Stress typically is described as our pattern of responses following any event that taxes our ability to cope. For most of us, these events are simply the background noise for daily experiences in the form of time demands, interpersonal conflicts or minor hassles at work, school and home. Following a more serious crisis, however, these coping mechanisms can become overwhelmed. This is particularly true when the event is unpredictable and out of our control, as in the recent hurricanes that affected our community.

One of the psychological challenges facing Katrina survivors is dealing not only with individual losses, but also the wide range of reactions among those around us. In times of stress, people usually rely on their support system, yet that weakens significantly when everyone experiences the same crisis. Even those who suffer minimal damage might feel a sense of vulnerability and anxiety about what changes lie ahead.

Most people in our area are facing some type of loss and can expect to go through stages similar to those experienced in grief. Individuals progress through the stages at different rates and in different orders, even when they're all dealing with the same situation. Psychological makeup plays a role in how emotions are expressed. Some people have immediate and intense outbursts, while others have more delayed responses. There may even be a gender difference. Men are more likely to experience "fight or flight," where increased levels of adrenaline energize them enough to deal with the aftermath of a disaster. Health psychologist Shelley Taylor says some females may instead develop a "tend and befriend" response, nurturing their children and relying on social networks to reduce their vulnerability. While our reactions may be as unique as we are, the important thing to remember is that each one is valid, and acceptance of ourselves and others is the first step toward successful coping.

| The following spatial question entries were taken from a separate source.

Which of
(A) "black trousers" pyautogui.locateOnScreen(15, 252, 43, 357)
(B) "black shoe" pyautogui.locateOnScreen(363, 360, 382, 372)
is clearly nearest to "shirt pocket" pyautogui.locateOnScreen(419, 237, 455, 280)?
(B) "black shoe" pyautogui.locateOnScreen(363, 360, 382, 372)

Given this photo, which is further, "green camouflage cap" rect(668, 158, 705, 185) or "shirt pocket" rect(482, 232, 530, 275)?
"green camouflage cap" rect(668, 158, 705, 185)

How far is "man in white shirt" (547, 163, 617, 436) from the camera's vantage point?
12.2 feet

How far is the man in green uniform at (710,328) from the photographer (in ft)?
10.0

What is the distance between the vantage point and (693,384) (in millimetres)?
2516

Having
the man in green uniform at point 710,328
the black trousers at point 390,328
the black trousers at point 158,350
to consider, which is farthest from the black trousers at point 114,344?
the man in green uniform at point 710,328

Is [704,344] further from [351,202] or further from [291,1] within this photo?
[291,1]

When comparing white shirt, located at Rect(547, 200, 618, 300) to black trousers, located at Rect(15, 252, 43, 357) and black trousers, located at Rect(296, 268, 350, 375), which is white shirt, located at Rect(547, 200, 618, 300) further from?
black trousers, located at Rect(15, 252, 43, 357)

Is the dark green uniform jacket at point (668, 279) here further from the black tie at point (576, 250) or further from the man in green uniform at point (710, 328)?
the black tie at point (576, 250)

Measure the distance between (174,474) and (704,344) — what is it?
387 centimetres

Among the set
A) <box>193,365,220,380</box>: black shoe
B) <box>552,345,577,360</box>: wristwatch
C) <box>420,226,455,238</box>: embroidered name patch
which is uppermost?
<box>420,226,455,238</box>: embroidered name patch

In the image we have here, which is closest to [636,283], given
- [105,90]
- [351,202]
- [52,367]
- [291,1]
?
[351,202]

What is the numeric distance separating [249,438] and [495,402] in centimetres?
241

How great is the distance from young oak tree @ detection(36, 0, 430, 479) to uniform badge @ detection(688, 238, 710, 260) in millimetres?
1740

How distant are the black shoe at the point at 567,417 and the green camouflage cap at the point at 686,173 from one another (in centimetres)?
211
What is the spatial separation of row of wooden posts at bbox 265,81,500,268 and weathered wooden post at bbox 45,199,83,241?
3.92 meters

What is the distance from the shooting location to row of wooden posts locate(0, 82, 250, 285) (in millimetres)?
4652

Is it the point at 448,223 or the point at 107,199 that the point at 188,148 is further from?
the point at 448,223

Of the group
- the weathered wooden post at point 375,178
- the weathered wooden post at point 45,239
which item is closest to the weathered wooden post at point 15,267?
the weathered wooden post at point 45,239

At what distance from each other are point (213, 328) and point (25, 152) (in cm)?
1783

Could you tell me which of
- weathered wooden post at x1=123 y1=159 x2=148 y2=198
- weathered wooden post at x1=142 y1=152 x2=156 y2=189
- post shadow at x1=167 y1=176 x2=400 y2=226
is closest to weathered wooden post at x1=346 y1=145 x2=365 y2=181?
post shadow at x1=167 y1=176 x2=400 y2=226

Stress affects the mind as well as the body. Some or all of these feelings and behaviors are to be expected following a catastrophic event. Your level of pre-hurricane stress and past experience in dealing with a crisis can influence your responses.

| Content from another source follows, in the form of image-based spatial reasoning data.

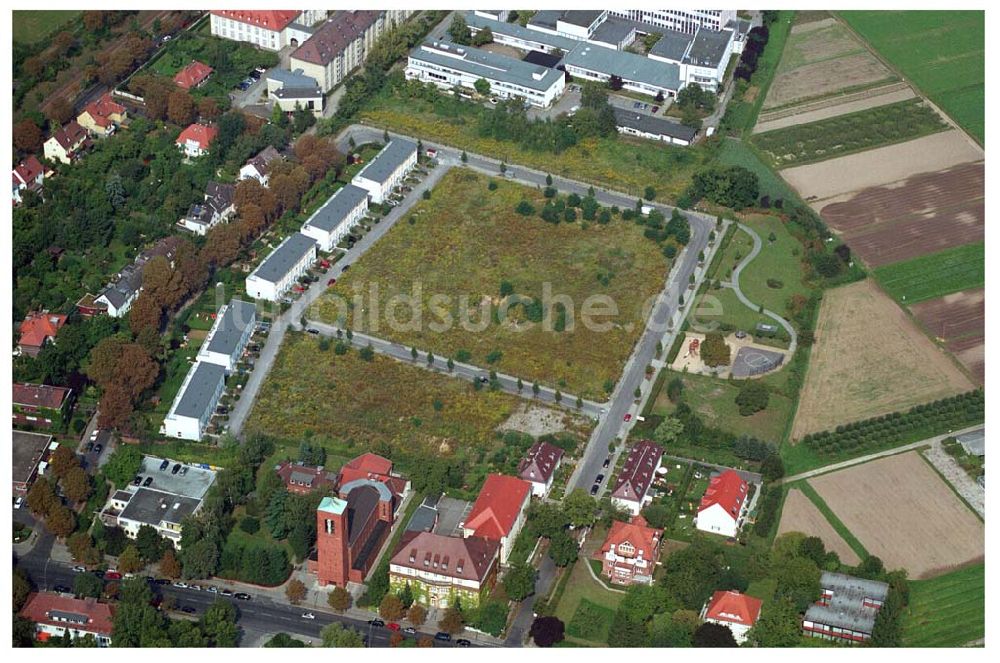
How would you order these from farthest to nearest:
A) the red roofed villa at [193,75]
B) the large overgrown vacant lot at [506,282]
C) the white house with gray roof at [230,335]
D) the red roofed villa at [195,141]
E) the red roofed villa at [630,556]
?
the red roofed villa at [193,75], the red roofed villa at [195,141], the large overgrown vacant lot at [506,282], the white house with gray roof at [230,335], the red roofed villa at [630,556]

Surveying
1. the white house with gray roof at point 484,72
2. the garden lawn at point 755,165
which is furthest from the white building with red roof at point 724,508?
the white house with gray roof at point 484,72

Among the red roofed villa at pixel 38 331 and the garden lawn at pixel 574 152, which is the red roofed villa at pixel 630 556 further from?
the red roofed villa at pixel 38 331

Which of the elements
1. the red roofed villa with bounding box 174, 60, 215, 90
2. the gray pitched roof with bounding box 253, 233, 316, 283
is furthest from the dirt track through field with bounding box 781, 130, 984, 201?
the red roofed villa with bounding box 174, 60, 215, 90

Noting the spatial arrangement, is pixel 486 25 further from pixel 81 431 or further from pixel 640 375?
pixel 81 431

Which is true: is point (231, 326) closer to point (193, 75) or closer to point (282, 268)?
point (282, 268)

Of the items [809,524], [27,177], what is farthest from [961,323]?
[27,177]

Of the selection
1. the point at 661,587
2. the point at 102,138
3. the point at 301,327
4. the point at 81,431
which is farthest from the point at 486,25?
the point at 661,587
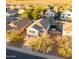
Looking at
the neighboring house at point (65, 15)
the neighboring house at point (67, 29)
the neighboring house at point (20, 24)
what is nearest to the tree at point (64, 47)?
the neighboring house at point (67, 29)

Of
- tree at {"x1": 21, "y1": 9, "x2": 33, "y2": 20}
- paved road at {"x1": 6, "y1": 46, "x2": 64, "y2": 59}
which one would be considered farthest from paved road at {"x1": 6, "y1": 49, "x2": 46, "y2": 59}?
tree at {"x1": 21, "y1": 9, "x2": 33, "y2": 20}

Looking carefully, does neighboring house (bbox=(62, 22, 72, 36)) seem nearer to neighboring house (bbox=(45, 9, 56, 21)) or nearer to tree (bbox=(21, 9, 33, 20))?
neighboring house (bbox=(45, 9, 56, 21))

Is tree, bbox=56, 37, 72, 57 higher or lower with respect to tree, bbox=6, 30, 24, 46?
lower

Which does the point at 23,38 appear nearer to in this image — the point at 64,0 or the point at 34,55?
the point at 34,55

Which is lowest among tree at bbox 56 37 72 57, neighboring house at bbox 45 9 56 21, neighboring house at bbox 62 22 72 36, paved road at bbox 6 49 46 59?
paved road at bbox 6 49 46 59

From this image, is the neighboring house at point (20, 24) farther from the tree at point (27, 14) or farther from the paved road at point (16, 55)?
the paved road at point (16, 55)

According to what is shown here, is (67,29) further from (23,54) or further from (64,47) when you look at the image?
(23,54)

Emotional states could swing from profound sadness and discouragement to a feeling of disconnected numbness or irritability. As with post-traumatic stress disorder (PTSD), flashbacks or frequent replay of disaster images may occur, along with accompanying anxiety as the mind attempts to desensitize itself to the trauma. Other cognitive symptoms include confusion, forgetfulness and difficulty concentrating, particularly when familiar work and home environments change.

Many people change their patterns of eating and sleeping out of necessity, but stress also wears down the body and depletes its immunity and natural energy stores. The result is fatigue, changes in weight and an increase in minor physical ailments such as colds and allergies. Pre-existing medical conditions such as hypertension, diabetes and asthma may also worsen and should be monitored closely.

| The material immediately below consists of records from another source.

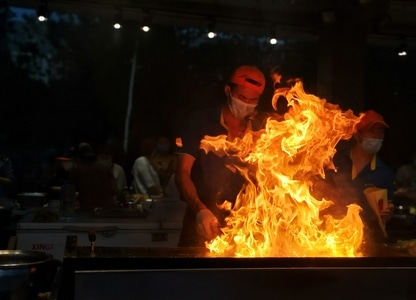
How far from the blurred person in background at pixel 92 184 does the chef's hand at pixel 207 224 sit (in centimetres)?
368

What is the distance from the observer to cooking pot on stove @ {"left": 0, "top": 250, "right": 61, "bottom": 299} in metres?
3.09

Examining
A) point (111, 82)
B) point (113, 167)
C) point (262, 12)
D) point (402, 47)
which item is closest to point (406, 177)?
point (402, 47)

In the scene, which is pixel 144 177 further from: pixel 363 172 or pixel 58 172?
pixel 363 172

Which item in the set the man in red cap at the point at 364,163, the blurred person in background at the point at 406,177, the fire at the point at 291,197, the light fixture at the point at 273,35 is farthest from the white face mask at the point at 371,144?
the blurred person in background at the point at 406,177

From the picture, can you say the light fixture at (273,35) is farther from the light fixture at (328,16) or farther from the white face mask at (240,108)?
the white face mask at (240,108)

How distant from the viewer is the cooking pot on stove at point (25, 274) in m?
3.09

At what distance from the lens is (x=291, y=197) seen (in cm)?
381

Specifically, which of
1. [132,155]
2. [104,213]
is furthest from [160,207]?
[132,155]

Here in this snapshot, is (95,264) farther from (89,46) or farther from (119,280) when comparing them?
(89,46)

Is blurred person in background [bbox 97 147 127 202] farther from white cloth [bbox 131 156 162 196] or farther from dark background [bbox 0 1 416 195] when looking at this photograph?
dark background [bbox 0 1 416 195]

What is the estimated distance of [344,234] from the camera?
3.88 m

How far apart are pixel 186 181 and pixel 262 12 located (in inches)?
188

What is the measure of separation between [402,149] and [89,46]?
409 inches

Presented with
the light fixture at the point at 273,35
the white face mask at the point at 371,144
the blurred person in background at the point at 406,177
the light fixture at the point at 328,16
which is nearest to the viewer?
the white face mask at the point at 371,144
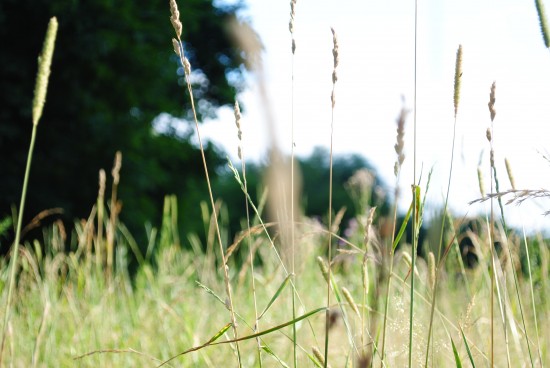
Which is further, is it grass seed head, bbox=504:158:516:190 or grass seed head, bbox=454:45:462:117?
grass seed head, bbox=504:158:516:190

Getting back on schedule will help you to cope. Basic routines like regular mealtimes and consistent patterns of sleeping and waking tend to restore a sense of comfort and security. Allow time for hobbies and other enjoyable activities. If you are sharing a home with displaced relatives, divide up household responsibilities and respect everyone's need for privacy.

Being active, even if you can only find time for a brisk 10-minute walk, can boost mood-enhancing endorphins and make you feel like doing more. You also need to rest and relax; sleep deprivation magnifies stressors and makes it difficult to solve problems. Meditation and progressive muscle relaxation techniques are easy to learn and a great way to reduce anxiety.

Chances are, medical appointments were missed or pushed to the bottom of the to-do list recently. More than ever, it's important to see your doctor and address medical concerns as well as focus on preventative care. While adapting to major stresses takes time, seek professional help if you suffer severe and prolonged symptoms of stress. Far from being a sign of weakness, knowing when to ask for help contributes to active and healthy coping skills.

Spend time with others. Sharing the burden with other people is one of the most effective ways to reduce stress. How often you interact with others is not nearly as important as the perception that you have at least one friend or family member you can call on if needed. The flip side of social support is being a good listener. Resist the urge to tell someone how they should or shouldn't feel -- advice or judgment of someone else's reaction is far less helpful than simply offering acceptance and a receptive ear.

Channel energy into action. In the face of overwhelming demands, it helps to break a large job into smaller, more manageable tasks. The sense of satisfaction from completing one task will boost your confidence to solve the really tough issues. For big decisions, determine your options, list pros and cons, and visualize the consequences of each alternative. Not all stressors come in the form of problems that can be solved. When things are out of your control, coping should focus instead on your outlook and emotions. It may be difficult to see beyond broken homes and disrupted lives, but even when painful, crises can serve as opportunities for personal growth. Focus on what's good and right in your life. Forgive your mistakes and move on. In the words of Hans Selye, the father of stress research, "It's not stress that kills us, it's our reaction to it."